• **Entries provided**:
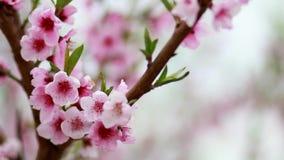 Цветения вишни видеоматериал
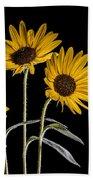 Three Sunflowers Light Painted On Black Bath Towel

---

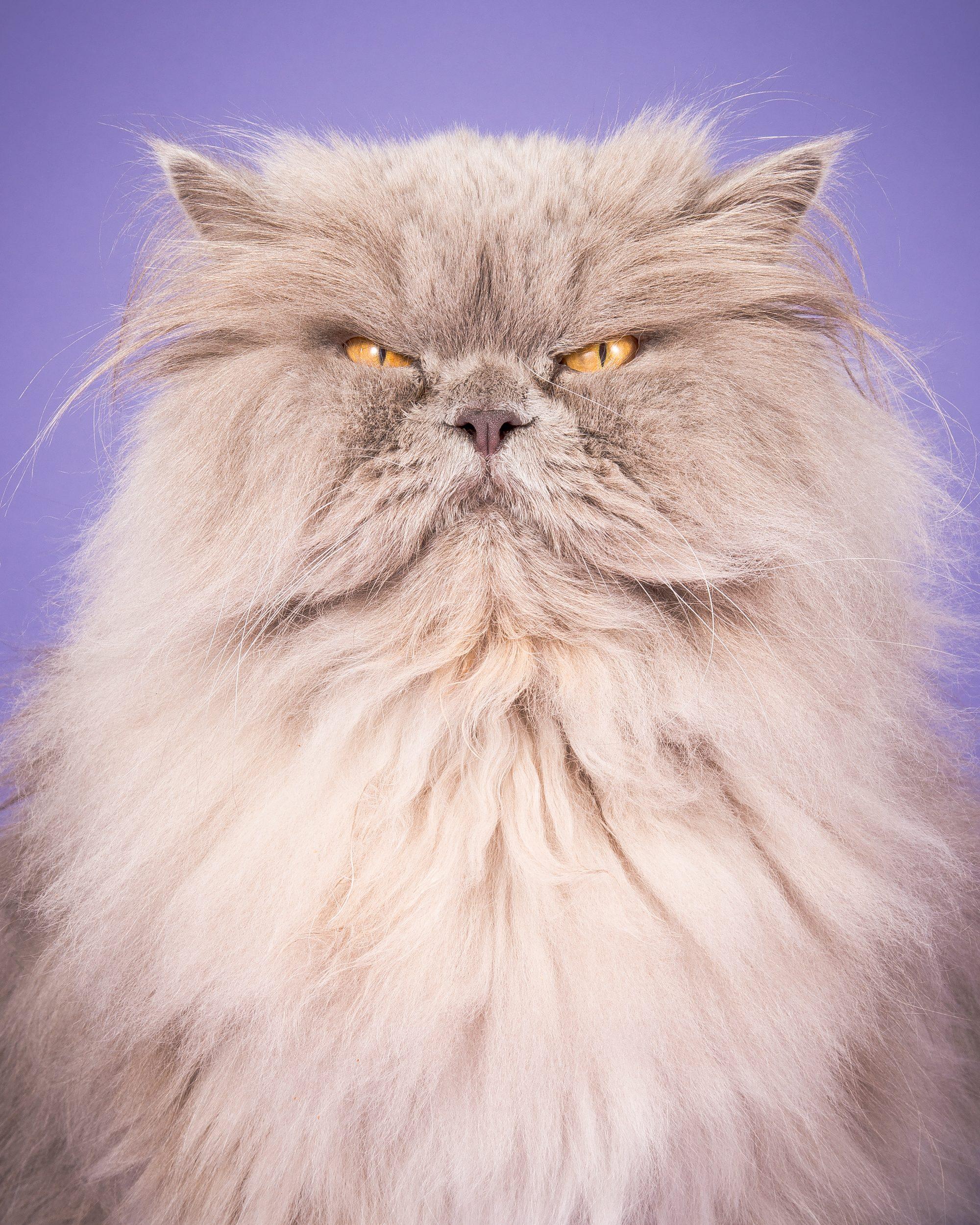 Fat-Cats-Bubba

--

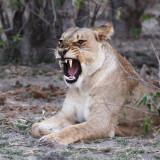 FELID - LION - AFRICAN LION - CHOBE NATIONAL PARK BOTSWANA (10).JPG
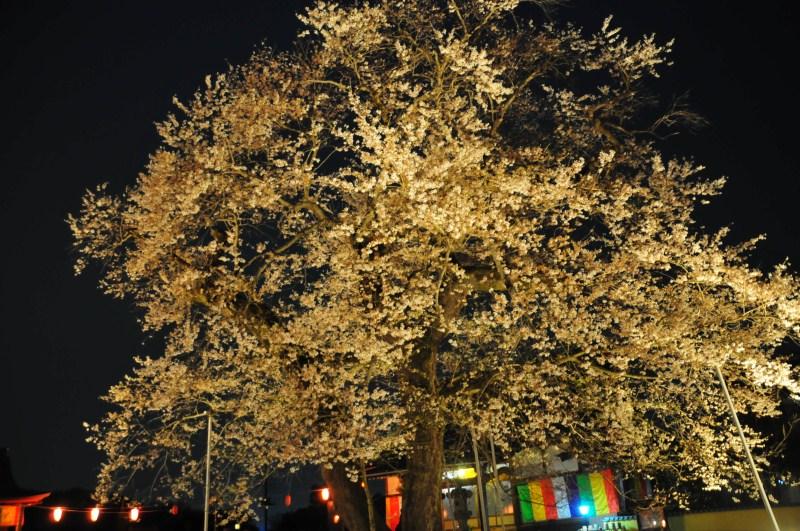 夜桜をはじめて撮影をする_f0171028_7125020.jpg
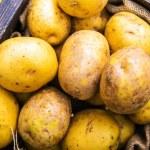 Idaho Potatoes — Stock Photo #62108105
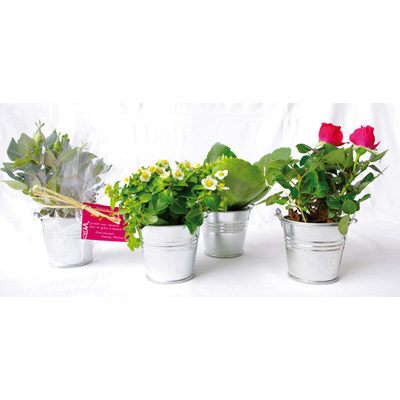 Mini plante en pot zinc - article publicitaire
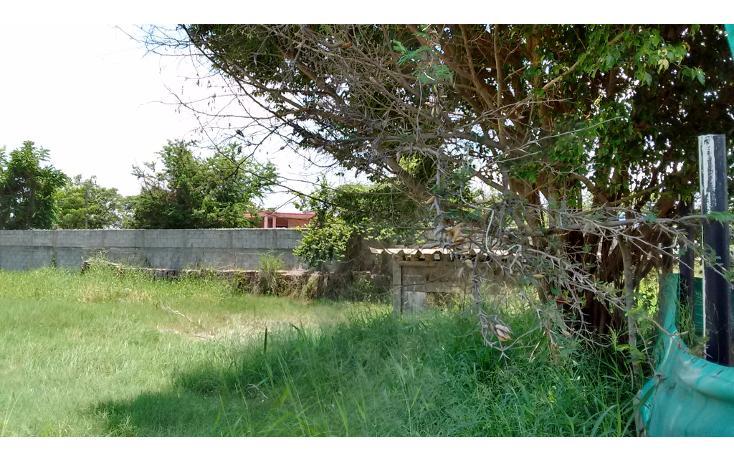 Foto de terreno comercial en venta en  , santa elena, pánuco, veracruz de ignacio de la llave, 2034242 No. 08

• **Exercise instructions**: Look back over the records above. Reproduce exactly everything from the line with "Цветения вишни видеоматериал" down to the line with "Three Sunflowers Light", inclusive, and leave the pictures out.

• **Exercise result**:
 Цветения вишни видеоматериал
 Three Sunflowers Light Painted On Black Bath Towel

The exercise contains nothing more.